For art majors, a SIP has four steps. The first step is to write a rationale, an 8-10 page biography explaining the artist’s personal background, and must include essays of significance.
The second step is to give a PechaKucha-style presentation, 20 slides are shown for 20 seconds each, on the artist’s idea. This step forces the student forces the student to realize the space limitation of the gallery, how much money the student is willing to spend, and the amount of time required to produce the final project. The student then has 6-10 weeks to make the piece.
The show itself is the third step. This includes the installation of the work into the gallery space, its premiere, and its de-installation 3 weeks later.
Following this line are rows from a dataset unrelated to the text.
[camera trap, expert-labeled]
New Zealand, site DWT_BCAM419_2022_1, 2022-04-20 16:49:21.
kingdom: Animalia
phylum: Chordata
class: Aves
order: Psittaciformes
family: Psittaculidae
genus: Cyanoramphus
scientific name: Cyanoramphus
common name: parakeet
The final step is to give an oral defense of the student’s work to 2 readers. One reader is an art faculty member, while the second reader is a professor outside the art department and chosen by the student.
The students are graded on craftsmanship, how well they drew from art history, how well they articulated why the work is important to them, and faith integration.
Harper notes how “And Again” presented a variety of mediums (ceramics, painting, ink, photography, and needlework), but came together as a cohesive show. “Each of our works all have elements that overlap, which is unusual for a SIP show. For the theme ‘And Again,’ we had to look for connections in each other’s work and what we all have in common—it’s a part of the art tradition.”
For her own project, it was important for Harper’s photographs to be interactive with the viewers. Her solution was to print the photographs onto mirrors, frame them, and hang them from the gallery ceiling. Her photographs created a network of reflective frames, allowing the viewer to engage his or her body in the act of viewing the objects.
“I thought I was going to have to cancel my SIP,” says Harper. The printer in Chattanooga she planned on using broke over Spring Break, meaning her SIP show came together in a week’s time. Despite the unexpected drawback, Harper says “I grew so much through the process and I’m to glad have collaborated with my friends.”